Foram incluídos no estudo escolares devidamente matriculados nas escolas sorteadas, de ambos os sexos, entre 7 e 17 anos e que retornaram com o termo de consentimento e assentimento devidamente assinados (2.502 escolares). Desses, foram excluídos 167, devido à incapacidade de coleta sanguínea e feitura do teste de APCR, ou por remoção de dados discrepantes (outliers) do banco de dados, após verificação na análise exploratória.
O IMC foi calculado pela fórmula IMC = peso/altura2 (kg/m2). Para avaliação do peso e da estatura, os escolares foram avaliados descalços e com roupas leves. O IMC foi classificado conforme as curvas de percentis por idade e sexo.8 Os valores obtidos foram reclassificados em duas categorias: baixo peso‐normal e sobrepeso‐obesidade. A APCR foi avaliada pelo teste de corrida/caminhada de seis minutos. Os escolares foram orientados, previamente, a usar calçado adequado e roupa leve para o teste. Os resultados foram obtidos em metros percorridos pelo escolar e classificados de acordo com as tabelas do Projeto Esporte Brasil (PROESP‐BR), para sexo e idade, em zona saudável (bons níveis de APCR; apto) e zona de risco (baixos níveis de APCR; inapto).9
A variável estado nutricional/APCR foi categorizada por meio dos dados de IMC e APCR, obtidos separadamente. Os resultados foram classificados em quatro categorias: 1) baixo peso‐normal/apto; 2) baixo peso‐normal/inapto; 3) sobrepeso‐obesidade/apto e 4) sobrepeso‐obesidade/inapto.
O estágio maturacional foi classificado a partir dos pelos púbicos, em cinco categorias, de acordo com Tanner: estágio I (pré‐puberal), estágio II (inicial de desenvolvimento), estágio III (maturação contínua 1), estágio IV (maturação contínua 2) e estágio V (maturado).10 Foi aplicada uma ficha inquérito com figuras em que os sujeitos assinalavam a que mais se assemelhava com o seu corpo.
A coleta de sangue para a dosagem do ácido úrico foi feita após 12 horas de jejum na veia braquial, no Laboratório de Bioquímica do Exercício da Unisc, por profissionais capacitados (farmacêuticos e técnicos em enfermagem da universidade), com respeito às normas de biossegurança.
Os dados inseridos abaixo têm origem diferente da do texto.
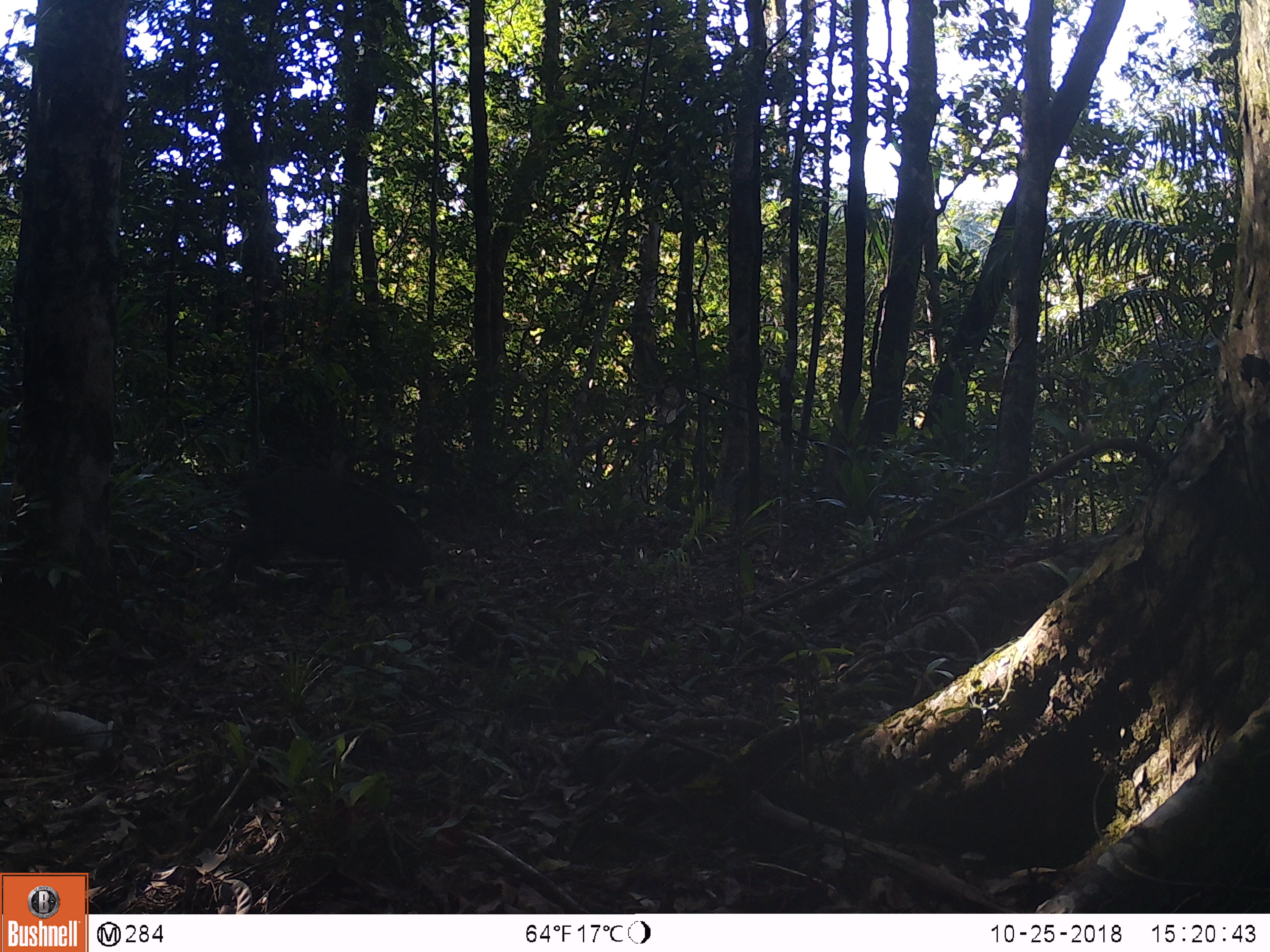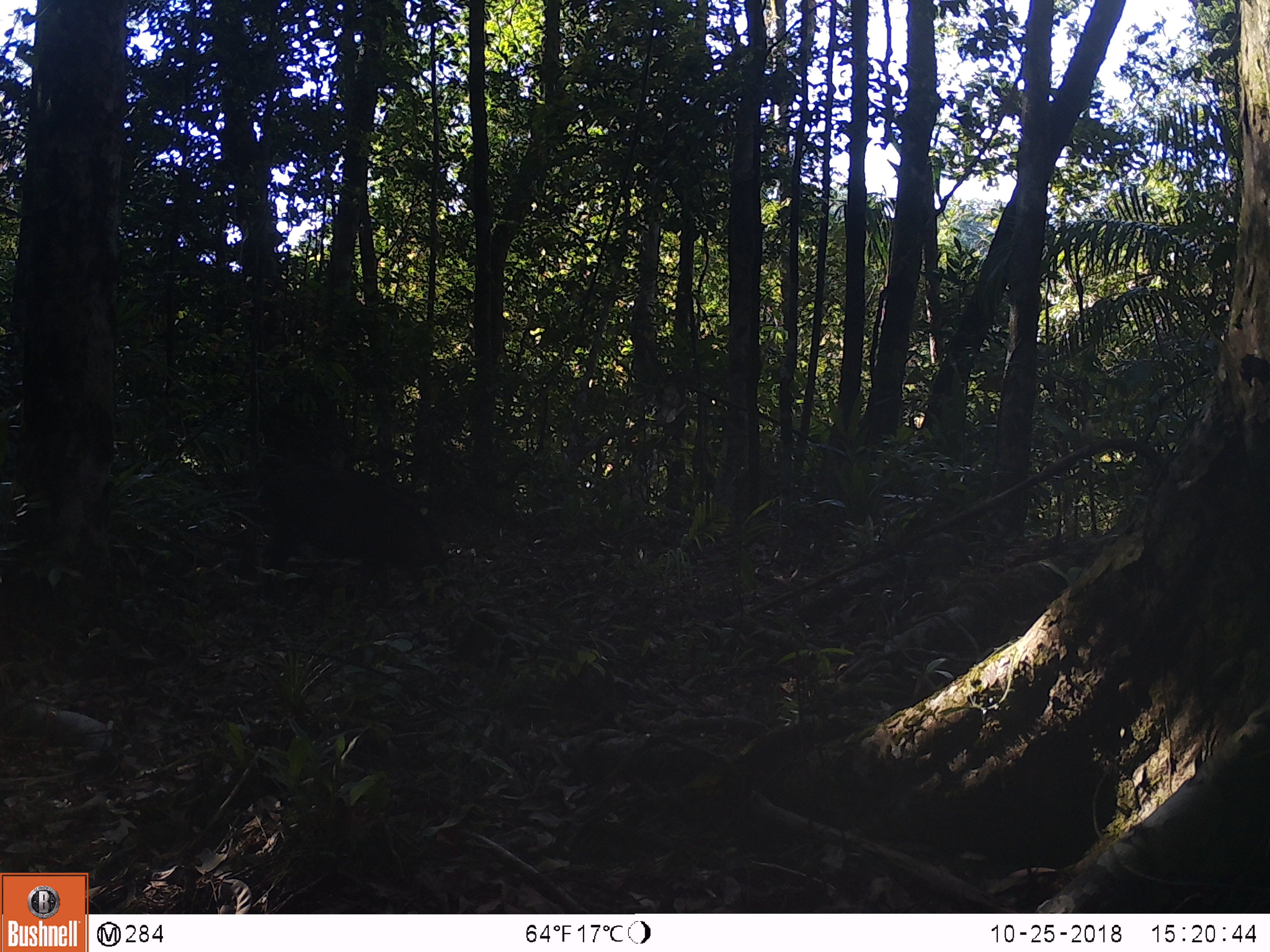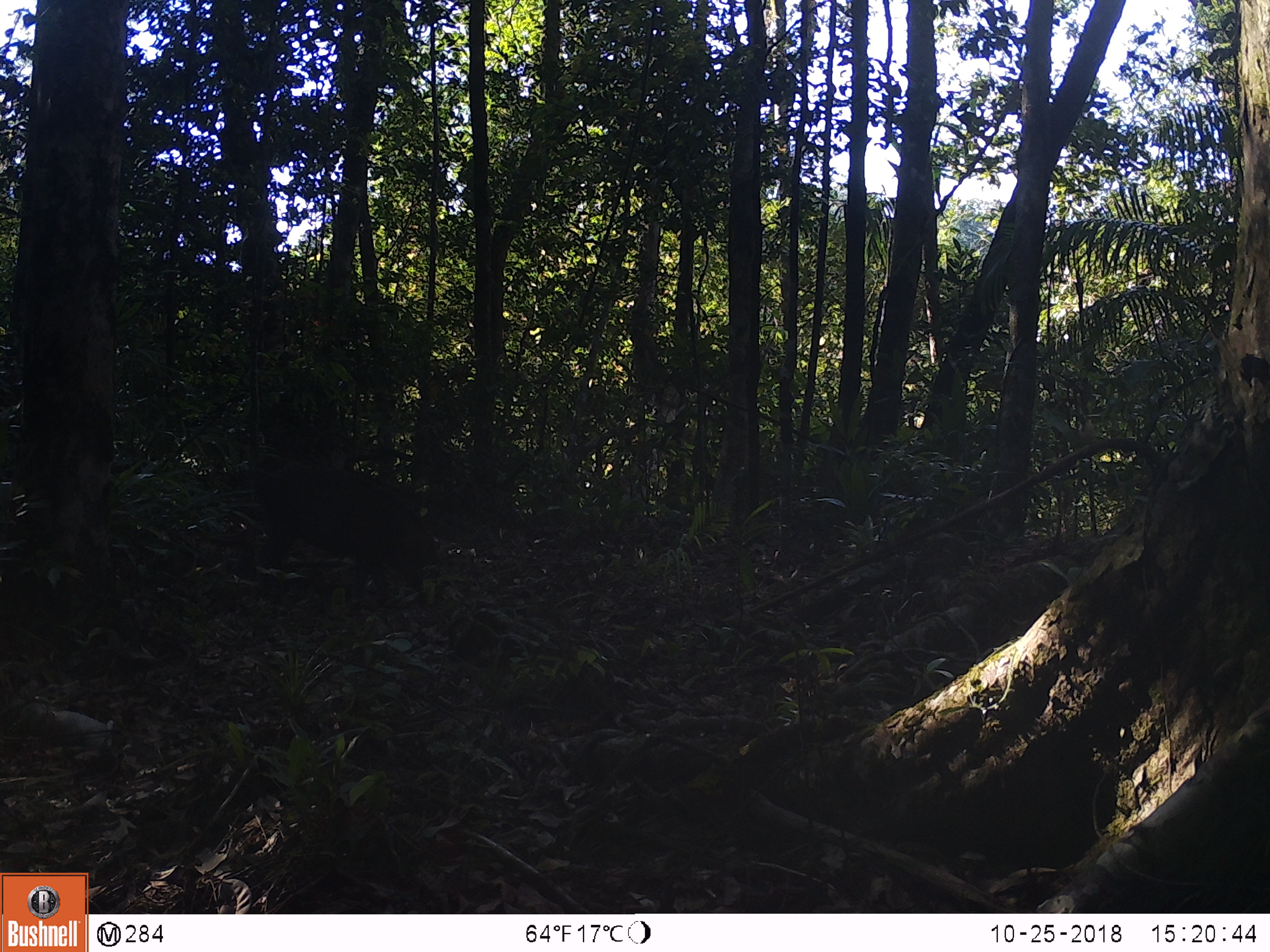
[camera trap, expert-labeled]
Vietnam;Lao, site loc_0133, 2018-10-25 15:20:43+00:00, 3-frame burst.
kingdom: Animalia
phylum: Chordata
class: Mammalia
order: Artiodactyla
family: Suidae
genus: Sus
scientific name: Sus scrofa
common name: eurasian wild pig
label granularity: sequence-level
A concentração de ácido úrico no soro de cada paciente foi determinada por método enzimático fotométrico, com reagente convencional Kovalent e o sistema automatizado Miura 200 (I.S.E., Roma, Itália). Foram considerados como normais valores para ácido úrico inferiores a 5,5mg/dL; valores acima foram considerados hiperuricemia.
Os dados foram analisados no programa estatístico SPSS (IBM Corp. Released 2013. IBM SPSS Statistics para Windows, versão 23.0. NY, EUA) v. 23.0 (IBM–Armonk, NY, United States). Primeiramente, foi usado o teste de Shapiro‐Wilk para testar a normalidade dos dados contínuos. As análises descritivas foram expressas em frequência e percentual. Foi aplicado o teste de qui‐quadrado para comparação das características descritivas dos escolares, por sexo. A associação entre a variável desfecho (hiperuricemia), com a variável categorizada estado nutricional/APCR, foi testada por meio da regressão de Poisson, por meio dos valores de razão de prevalência (RP) e intervalos de confiança (IC) de 95%. As análises foram estratificadas por sexo e ajustadas para faixa etária e estágio maturacional. Foram consideradas significativas as diferenças para p<0,05.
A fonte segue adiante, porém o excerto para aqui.